The data
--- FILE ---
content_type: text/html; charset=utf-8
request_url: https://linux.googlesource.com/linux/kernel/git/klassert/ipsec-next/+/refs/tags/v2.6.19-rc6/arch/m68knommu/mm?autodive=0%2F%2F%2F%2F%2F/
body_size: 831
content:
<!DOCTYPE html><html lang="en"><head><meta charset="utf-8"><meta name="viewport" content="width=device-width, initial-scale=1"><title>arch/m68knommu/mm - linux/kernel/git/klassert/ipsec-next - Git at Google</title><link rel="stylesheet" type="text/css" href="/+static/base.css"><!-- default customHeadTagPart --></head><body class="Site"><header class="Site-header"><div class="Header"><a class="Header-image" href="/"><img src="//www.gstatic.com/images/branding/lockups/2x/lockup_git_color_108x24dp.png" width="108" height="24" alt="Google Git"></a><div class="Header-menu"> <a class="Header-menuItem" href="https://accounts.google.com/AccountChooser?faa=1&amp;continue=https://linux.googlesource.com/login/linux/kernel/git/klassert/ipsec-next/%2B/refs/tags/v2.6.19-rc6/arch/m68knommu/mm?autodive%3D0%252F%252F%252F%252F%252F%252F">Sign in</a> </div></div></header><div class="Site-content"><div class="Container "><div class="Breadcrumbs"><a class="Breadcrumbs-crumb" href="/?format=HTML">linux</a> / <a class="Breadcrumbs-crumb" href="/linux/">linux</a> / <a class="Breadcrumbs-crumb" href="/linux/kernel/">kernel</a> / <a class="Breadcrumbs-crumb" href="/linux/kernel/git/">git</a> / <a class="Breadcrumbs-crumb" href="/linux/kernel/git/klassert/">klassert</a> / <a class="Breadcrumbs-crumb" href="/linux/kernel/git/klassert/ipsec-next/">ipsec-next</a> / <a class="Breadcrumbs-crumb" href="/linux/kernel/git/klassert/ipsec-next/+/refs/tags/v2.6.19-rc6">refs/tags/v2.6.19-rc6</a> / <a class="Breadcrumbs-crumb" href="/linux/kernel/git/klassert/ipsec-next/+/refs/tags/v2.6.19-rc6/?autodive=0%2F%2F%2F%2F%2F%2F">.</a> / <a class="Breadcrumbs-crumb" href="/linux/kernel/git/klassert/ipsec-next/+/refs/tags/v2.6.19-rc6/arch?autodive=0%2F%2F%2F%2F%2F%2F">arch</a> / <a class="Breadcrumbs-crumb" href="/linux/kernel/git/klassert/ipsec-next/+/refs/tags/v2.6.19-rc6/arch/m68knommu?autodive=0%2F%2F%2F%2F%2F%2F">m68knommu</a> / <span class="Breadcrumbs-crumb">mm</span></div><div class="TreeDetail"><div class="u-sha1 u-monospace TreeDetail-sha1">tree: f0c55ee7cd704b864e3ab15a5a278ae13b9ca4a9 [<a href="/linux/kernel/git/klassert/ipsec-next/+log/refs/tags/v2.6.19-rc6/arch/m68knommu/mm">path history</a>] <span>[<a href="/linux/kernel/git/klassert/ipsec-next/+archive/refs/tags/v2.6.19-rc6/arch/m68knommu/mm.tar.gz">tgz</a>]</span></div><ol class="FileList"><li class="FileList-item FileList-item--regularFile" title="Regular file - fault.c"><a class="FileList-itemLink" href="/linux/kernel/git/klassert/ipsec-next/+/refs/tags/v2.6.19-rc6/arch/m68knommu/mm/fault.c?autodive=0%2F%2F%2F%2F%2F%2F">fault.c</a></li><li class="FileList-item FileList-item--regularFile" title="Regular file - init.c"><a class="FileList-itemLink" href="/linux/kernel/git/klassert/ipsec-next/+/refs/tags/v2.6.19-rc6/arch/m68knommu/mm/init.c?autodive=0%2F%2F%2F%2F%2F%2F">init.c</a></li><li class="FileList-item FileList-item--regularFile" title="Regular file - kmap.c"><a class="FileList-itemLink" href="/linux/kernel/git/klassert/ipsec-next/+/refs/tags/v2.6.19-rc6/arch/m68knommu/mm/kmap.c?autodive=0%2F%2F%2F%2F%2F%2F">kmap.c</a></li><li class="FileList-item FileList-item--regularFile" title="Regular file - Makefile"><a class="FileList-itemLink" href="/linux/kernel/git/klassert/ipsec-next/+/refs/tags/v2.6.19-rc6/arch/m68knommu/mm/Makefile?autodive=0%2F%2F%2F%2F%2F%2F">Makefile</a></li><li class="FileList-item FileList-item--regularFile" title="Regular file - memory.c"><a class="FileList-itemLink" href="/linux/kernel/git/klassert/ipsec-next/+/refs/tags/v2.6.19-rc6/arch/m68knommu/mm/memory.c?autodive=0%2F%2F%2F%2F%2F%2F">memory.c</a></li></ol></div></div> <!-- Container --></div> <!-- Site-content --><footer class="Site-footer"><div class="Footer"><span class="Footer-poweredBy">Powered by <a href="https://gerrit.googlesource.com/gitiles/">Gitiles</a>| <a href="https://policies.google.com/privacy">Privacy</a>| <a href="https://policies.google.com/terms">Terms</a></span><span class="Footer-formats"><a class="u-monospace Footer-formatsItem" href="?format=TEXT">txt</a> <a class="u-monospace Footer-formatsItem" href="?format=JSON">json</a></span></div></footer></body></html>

What is needed
When you reach this point, go back and write out each record above exactly.

Task result
--- FILE ---
content_type: text/html; charset=utf-8
request_url: https://linux.googlesource.com/linux/kernel/git/klassert/ipsec-next/+/refs/tags/v2.6.19-rc6/arch/m68knommu/mm?autodive=0%2F%2F%2F%2F%2F/
body_size: 831
content:
<!DOCTYPE html><html lang="en"><head><meta charset="utf-8"><meta name="viewport" content="width=device-width, initial-scale=1"><title>arch/m68knommu/mm - linux/kernel/git/klassert/ipsec-next - Git at Google</title><link rel="stylesheet" type="text/css" href="/+static/base.css"><!-- default customHeadTagPart --></head><body class="Site"><header class="Site-header"><div class="Header"><a class="Header-image" href="/"><img src="//www.gstatic.com/images/branding/lockups/2x/lockup_git_color_108x24dp.png" width="108" height="24" alt="Google Git"></a><div class="Header-menu"> <a class="Header-menuItem" href="https://accounts.google.com/AccountChooser?faa=1&amp;continue=https://linux.googlesource.com/login/linux/kernel/git/klassert/ipsec-next/%2B/refs/tags/v2.6.19-rc6/arch/m68knommu/mm?autodive%3D0%252F%252F%252F%252F%252F%252F">Sign in</a> </div></div></header><div class="Site-content"><div class="Container "><div class="Breadcrumbs"><a class="Breadcrumbs-crumb" href="/?format=HTML">linux</a> / <a class="Breadcrumbs-crumb" href="/linux/">linux</a> / <a class="Breadcrumbs-crumb" href="/linux/kernel/">kernel</a> / <a class="Breadcrumbs-crumb" href="/linux/kernel/git/">git</a> / <a class="Breadcrumbs-crumb" href="/linux/kernel/git/klassert/">klassert</a> / <a class="Breadcrumbs-crumb" href="/linux/kernel/git/klassert/ipsec-next/">ipsec-next</a> / <a class="Breadcrumbs-crumb" href="/linux/kernel/git/klassert/ipsec-next/+/refs/tags/v2.6.19-rc6">refs/tags/v2.6.19-rc6</a> / <a class="Breadcrumbs-crumb" href="/linux/kernel/git/klassert/ipsec-next/+/refs/tags/v2.6.19-rc6/?autodive=0%2F%2F%2F%2F%2F%2F">.</a> / <a class="Breadcrumbs-crumb" href="/linux/kernel/git/klassert/ipsec-next/+/refs/tags/v2.6.19-rc6/arch?autodive=0%2F%2F%2F%2F%2F%2F">arch</a> / <a class="Breadcrumbs-crumb" href="/linux/kernel/git/klassert/ipsec-next/+/refs/tags/v2.6.19-rc6/arch/m68knommu?autodive=0%2F%2F%2F%2F%2F%2F">m68knommu</a> / <span class="Breadcrumbs-crumb">mm</span></div><div class="TreeDetail"><div class="u-sha1 u-monospace TreeDetail-sha1">tree: f0c55ee7cd704b864e3ab15a5a278ae13b9ca4a9 [<a href="/linux/kernel/git/klassert/ipsec-next/+log/refs/tags/v2.6.19-rc6/arch/m68knommu/mm">path history</a>] <span>[<a href="/linux/kernel/git/klassert/ipsec-next/+archive/refs/tags/v2.6.19-rc6/arch/m68knommu/mm.tar.gz">tgz</a>]</span></div><ol class="FileList"><li class="FileList-item FileList-item--regularFile" title="Regular file - fault.c"><a class="FileList-itemLink" href="/linux/kernel/git/klassert/ipsec-next/+/refs/tags/v2.6.19-rc6/arch/m68knommu/mm/fault.c?autodive=0%2F%2F%2F%2F%2F%2F">fault.c</a></li><li class="FileList-item FileList-item--regularFile" title="Regular file - init.c"><a class="FileList-itemLink" href="/linux/kernel/git/klassert/ipsec-next/+/refs/tags/v2.6.19-rc6/arch/m68knommu/mm/init.c?autodive=0%2F%2F%2F%2F%2F%2F">init.c</a></li><li class="FileList-item FileList-item--regularFile" title="Regular file - kmap.c"><a class="FileList-itemLink" href="/linux/kernel/git/klassert/ipsec-next/+/refs/tags/v2.6.19-rc6/arch/m68knommu/mm/kmap.c?autodive=0%2F%2F%2F%2F%2F%2F">kmap.c</a></li><li class="FileList-item FileList-item--regularFile" title="Regular file - Makefile"><a class="FileList-itemLink" href="/linux/kernel/git/klassert/ipsec-next/+/refs/tags/v2.6.19-rc6/arch/m68knommu/mm/Makefile?autodive=0%2F%2F%2F%2F%2F%2F">Makefile</a></li><li class="FileList-item FileList-item--regularFile" title="Regular file - memory.c"><a class="FileList-itemLink" href="/linux/kernel/git/klassert/ipsec-next/+/refs/tags/v2.6.19-rc6/arch/m68knommu/mm/memory.c?autodive=0%2F%2F%2F%2F%2F%2F">memory.c</a></li></ol></div></div> <!-- Container --></div> <!-- Site-content --><footer class="Site-footer"><div class="Footer"><span class="Footer-poweredBy">Powered by <a href="https://gerrit.googlesource.com/gitiles/">Gitiles</a>| <a href="https://policies.google.com/privacy">Privacy</a>| <a href="https://policies.google.com/terms">Terms</a></span><span class="Footer-formats"><a class="u-monospace Footer-formatsItem" href="?format=TEXT">txt</a> <a class="u-monospace Footer-formatsItem" href="?format=JSON">json</a></span></div></footer></body></html>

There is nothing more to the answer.